Heretics (book)


Heretics is a collection of 20 essays originally published by G. K. Chesterton in 1905. While the loci of the chapters of Heretics are personalities, the topics he debates are as universal to the "vague moderns" of the 21st century as they were to those of the 20th. He quotes at length and argues against atheist apologist and eugenicist Joseph Martin McCabe extensively, delivers diatribes about his close personal friend and intellectual rival, George Bernard Shaw, as well as Nietzsche, H. G. Wells, Rudyard Kipling and an array of other major intellectuals of his day, many of whom he knew personally. The topics he touches upon range from Cosmology to Anthropology to Soteriology and he argues against French nihilism, German Humanism, English Utilitarianism, the Syncretism of "the vague modern", Social Darwinism, Eugenics and the arrogance and misanthropy of the European Intelligentsia. Together with Orthodoxy, this book is regarded as the finest flagship of his corpus of moral theology; a binary system in the cosmos of western philosophy.

Chapters

  1. Introductory Remarks on the Importance of Orthodoxy
  2. On the Negative Spirit
  3. On Mr. Rudyard Kipling and Making the World Small
  4. Mr. Bernard Shaw
  5. Mr. H. G. Wells and the Giants
  6. Christmas and the Esthetes
  7. Omar and the Sacred Vine
  8. The Mildness of the Yellow Press
  9. The Moods of Mr. George Moore
  10. On Sandals and Simplicity
  11. Science and the Savages
  12. Paganism and Mr.
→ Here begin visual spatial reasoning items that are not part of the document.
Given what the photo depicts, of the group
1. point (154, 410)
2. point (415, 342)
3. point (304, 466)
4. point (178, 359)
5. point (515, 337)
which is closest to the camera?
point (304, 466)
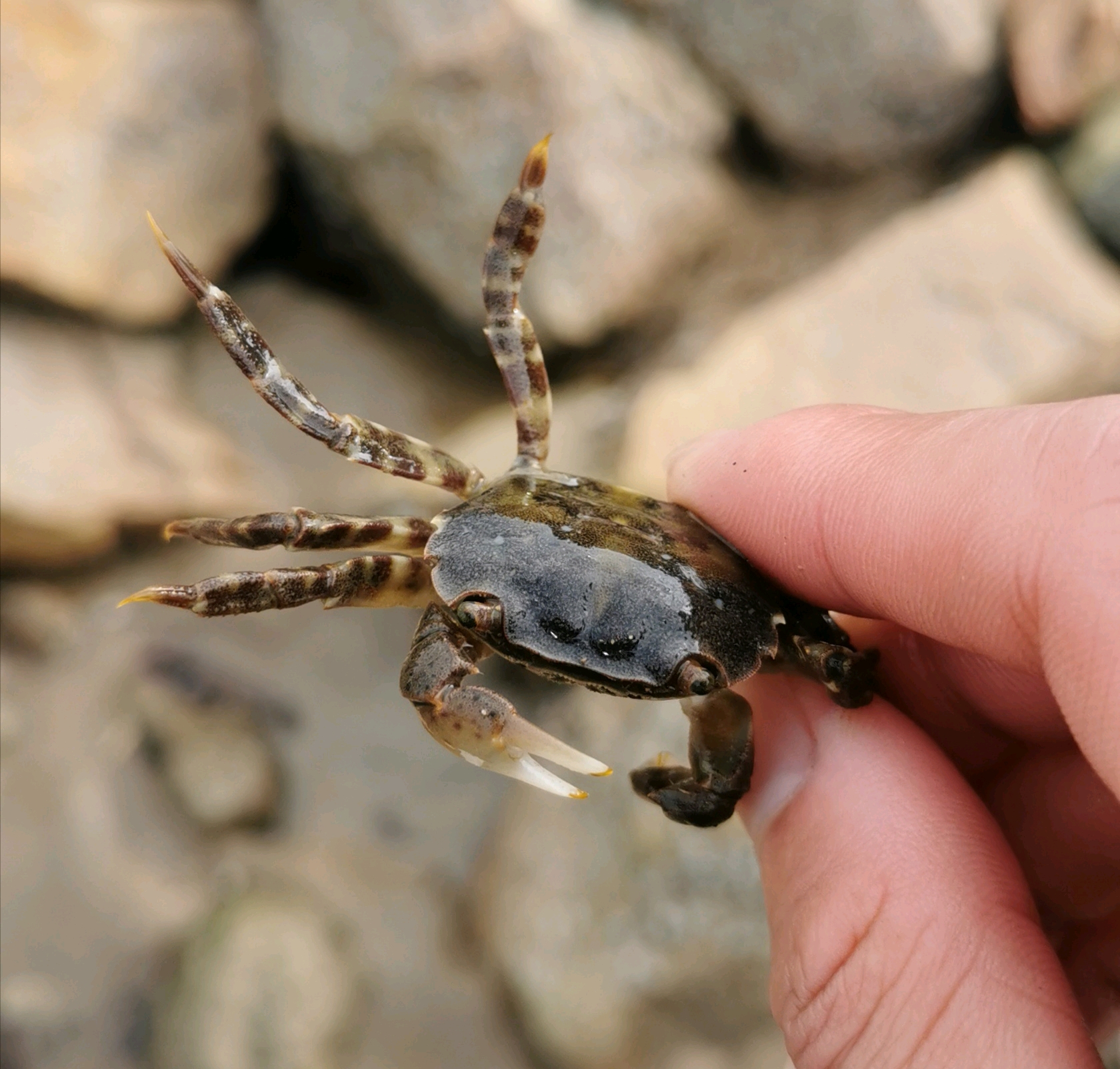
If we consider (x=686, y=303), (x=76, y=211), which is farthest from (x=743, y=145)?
(x=76, y=211)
Lowes Dickinson
  13. Celts and Celtophiles
  14. On Certain Modern Writers and the Institution of the Family
  15. On Smart Novelists and the Smart Set
  16. On Mr. McCabe and a Divine Frivolity
  17. On the Wit of Whistler
  18. The Fallacy of the Young Nation
  19. Slum Novelists and the Slums
  20. Concluding Remarks on the Importance of Orthodoxy

    Summary of chapters

Chapter 1: Introductory Remarks on the Importance of Orthodoxy

In his first essay, Chesterton describes his understanding of the words Orthodox and Heretic as they apply to, and have changed in, the modern period. Chesterton argues that in modernity, "The word 'orthodoxy' not only no longer means being right; it practically means being wrong". He continues to write that society no longer tolerates a man’s life philosophy or religion, yet is increasingly absorbed in "art for art’s sake." Chesterton identifies this trend to replace ideological substance with vagueness and criticizes popular writers, public figures, politicians, and others for proclaiming a gospel of silence when moral and philosophical direction is needed.